And why are so few horribly brutal black on white crimes officially prosecuted as "hate crimes?"
The black cop pelted with rocks and racial epithets by white toughs with political connections. White cops who shot at a black couple for cutting them off in traffic. That white teacher whose face was rearranged by a black student with a hammer. All these and more could have been considered hate crimes. But application of the hate-crime statutes is, at bottom, highly political and therefore suspect, because politicians like to get re-elected.
How about this one:
Ionya Feldman didn't have a chance to discuss politics with Charles Dixon in 1998. Dixon was young and strong and wanted money. He found a length of firewood in the alley and entered the little shoemaker's shop and swung his club against the old man's skull, again and again.
It wasn't a hate crime because no one heard Dixon say hateful words. Although picking out an old man for a beating is hateful enough.

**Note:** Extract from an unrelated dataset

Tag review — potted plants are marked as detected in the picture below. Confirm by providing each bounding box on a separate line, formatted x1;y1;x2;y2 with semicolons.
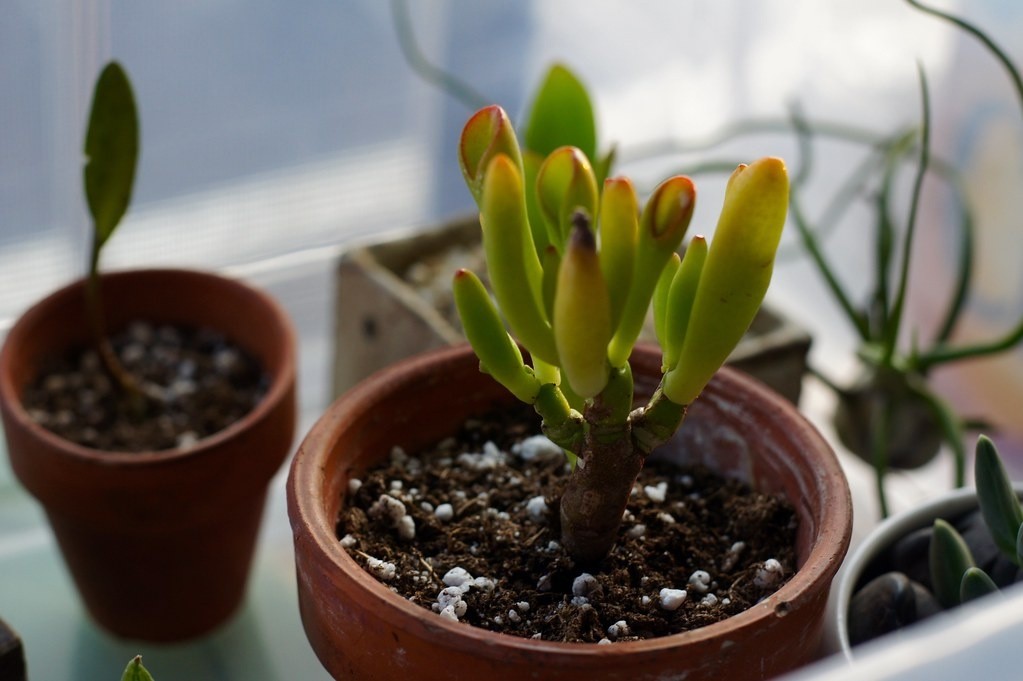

Dixon was convicted and sentenced to life in prison, and I wrote a series of columns about the killing and the trial.
One day, in her apartment, Feldman's widow, Jane, poured tea and told me about her Ionya and asked me why her husband's death wasn't a hate crime.
And I think of how quiet it was in the apartment, the beautiful things from their old life that she had saved, crystal and plates, the light through the windows, her hands pouring tea.